__Given passage__.
──────────
Seventy years or so after recording his attendance at this concert, George reveals the artist he heard to me, his curious scribe. What a happy accident, to stumble upon a woman who gave so much of her working life to performing, teaching and research in the field of historical (especially Renaissance) musical performance – someone neither I, nor many people in my community of early music devotees, had ever heard of before.

To be sure, Bloch’s recital at the Royal Conservatory of Music in Toronto was also mentioned by Ezra Schabas in his history of that venerable institution “There’s Music In These Walls” (page 136):

“Dr. Johnson’s (Edward Johnson, board Chairman at the time) Special Events Series in 1953-54 brought … unusual attractions to the school in addition to more standard fare: lute, virginal, and recorder player Suzanne Bloch (whose) appearance was as interesting and exotic as Martha Graham’s of the year before …”

“Unusual, interesting, exotic” are adjectives that might well have applied to the work of Suzanne Bloch in the 1950s, a time when historically informed performance style was barely just beginning to awaken. Suzanne made important contributions to the field in America and was well appreciated and valued in her lifetime for her research and teaching. It turns out that one can find quite a lot about her, articles and references replete with laudatory descriptions of her accomplishments.
──────────
__Recorded data__.
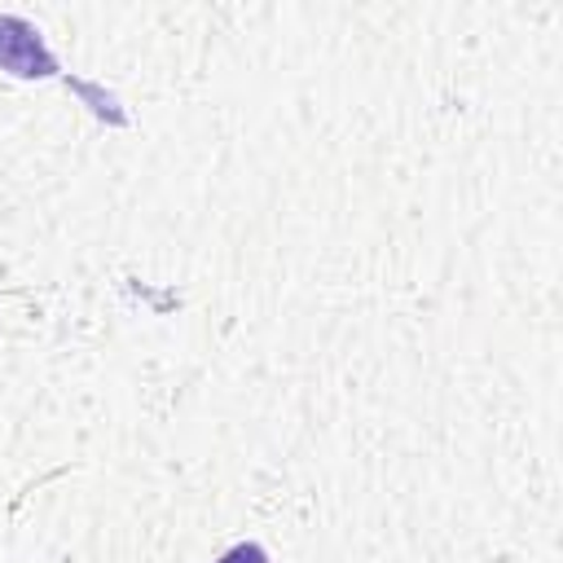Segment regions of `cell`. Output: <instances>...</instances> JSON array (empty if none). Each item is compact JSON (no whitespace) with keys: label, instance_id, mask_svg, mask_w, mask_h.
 Masks as SVG:
<instances>
[{"label":"cell","instance_id":"obj_1","mask_svg":"<svg viewBox=\"0 0 563 563\" xmlns=\"http://www.w3.org/2000/svg\"><path fill=\"white\" fill-rule=\"evenodd\" d=\"M0 66L13 75H53L57 62L22 18H0Z\"/></svg>","mask_w":563,"mask_h":563},{"label":"cell","instance_id":"obj_2","mask_svg":"<svg viewBox=\"0 0 563 563\" xmlns=\"http://www.w3.org/2000/svg\"><path fill=\"white\" fill-rule=\"evenodd\" d=\"M216 563H268V554H264V545H255V541H242V545L224 550Z\"/></svg>","mask_w":563,"mask_h":563}]
</instances>
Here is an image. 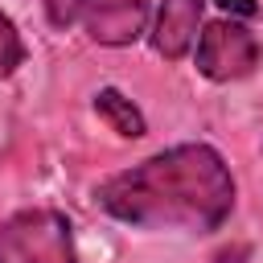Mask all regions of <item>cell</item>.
Segmentation results:
<instances>
[{"instance_id": "1", "label": "cell", "mask_w": 263, "mask_h": 263, "mask_svg": "<svg viewBox=\"0 0 263 263\" xmlns=\"http://www.w3.org/2000/svg\"><path fill=\"white\" fill-rule=\"evenodd\" d=\"M103 214L136 230L210 234L234 210V177L214 144H173L95 189Z\"/></svg>"}, {"instance_id": "2", "label": "cell", "mask_w": 263, "mask_h": 263, "mask_svg": "<svg viewBox=\"0 0 263 263\" xmlns=\"http://www.w3.org/2000/svg\"><path fill=\"white\" fill-rule=\"evenodd\" d=\"M0 263H78L70 218L49 205L16 210L0 222Z\"/></svg>"}, {"instance_id": "3", "label": "cell", "mask_w": 263, "mask_h": 263, "mask_svg": "<svg viewBox=\"0 0 263 263\" xmlns=\"http://www.w3.org/2000/svg\"><path fill=\"white\" fill-rule=\"evenodd\" d=\"M259 58H263L259 37L234 16H218V21L201 25V33H197L193 62H197V74L210 82H238V78L255 74Z\"/></svg>"}, {"instance_id": "4", "label": "cell", "mask_w": 263, "mask_h": 263, "mask_svg": "<svg viewBox=\"0 0 263 263\" xmlns=\"http://www.w3.org/2000/svg\"><path fill=\"white\" fill-rule=\"evenodd\" d=\"M201 8H205V0H160L156 25H152L148 41H152V49H156L164 62H181V58L197 45Z\"/></svg>"}, {"instance_id": "5", "label": "cell", "mask_w": 263, "mask_h": 263, "mask_svg": "<svg viewBox=\"0 0 263 263\" xmlns=\"http://www.w3.org/2000/svg\"><path fill=\"white\" fill-rule=\"evenodd\" d=\"M148 25V0H99L86 16V37L95 45H132L144 37Z\"/></svg>"}, {"instance_id": "6", "label": "cell", "mask_w": 263, "mask_h": 263, "mask_svg": "<svg viewBox=\"0 0 263 263\" xmlns=\"http://www.w3.org/2000/svg\"><path fill=\"white\" fill-rule=\"evenodd\" d=\"M95 115L115 132V136H123V140H140L144 132H148V119H144V111L123 95V90H115V86H103V90H95Z\"/></svg>"}, {"instance_id": "7", "label": "cell", "mask_w": 263, "mask_h": 263, "mask_svg": "<svg viewBox=\"0 0 263 263\" xmlns=\"http://www.w3.org/2000/svg\"><path fill=\"white\" fill-rule=\"evenodd\" d=\"M99 0H41V8H45V21L53 25V29H74L78 21H86L90 16V8H95Z\"/></svg>"}, {"instance_id": "8", "label": "cell", "mask_w": 263, "mask_h": 263, "mask_svg": "<svg viewBox=\"0 0 263 263\" xmlns=\"http://www.w3.org/2000/svg\"><path fill=\"white\" fill-rule=\"evenodd\" d=\"M21 62H25V41H21L16 25L0 12V78H12Z\"/></svg>"}, {"instance_id": "9", "label": "cell", "mask_w": 263, "mask_h": 263, "mask_svg": "<svg viewBox=\"0 0 263 263\" xmlns=\"http://www.w3.org/2000/svg\"><path fill=\"white\" fill-rule=\"evenodd\" d=\"M205 263H251V247H247V242H226V247H218Z\"/></svg>"}, {"instance_id": "10", "label": "cell", "mask_w": 263, "mask_h": 263, "mask_svg": "<svg viewBox=\"0 0 263 263\" xmlns=\"http://www.w3.org/2000/svg\"><path fill=\"white\" fill-rule=\"evenodd\" d=\"M226 16H234V21H251V16H259V0H214Z\"/></svg>"}]
</instances>
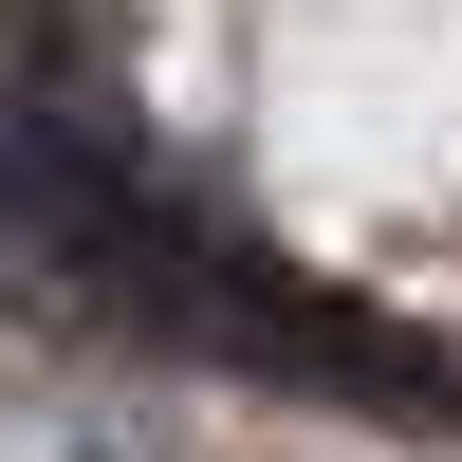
──────────
__Exercises to complete__.
(a) In the passage about Suzanne Bloch, which instruments does the quoted history of the Royal Conservatory say she played?
(b) From the passage about Suzanne Bloch, retype the text between "Seventy years or" and "heard of before.", inclusive.
(c) Summarize the passage about Suzanne Bloch in two sentences.

__Per-task outputs__.
(a) Lute, virginal, and recorder.

(b)
Seventy years or so after recording his attendance at this concert, George reveals the artist he heard to me, his curious scribe. What a happy accident, to stumble upon a woman who gave so much of her working life to performing, teaching and research in the field of historical (especially Renaissance) musical performance – someone neither I, nor many people in my community of early music devotees, had ever heard of before.

(c) About seventy years after recording his attendance at a concert, George reveals that the artist he heard was Suzanne Bloch, a performer, teacher and researcher of historical musical performance whom the writer and many early music devotees had never heard of. Her recital at the Royal Conservatory of Music in Toronto, part of a 1953-54 special events series, is noted in Ezra Schabas's history of the school as an unusual attraction, and she made important contributions to the field in America and was valued in her lifetime for her research and teaching.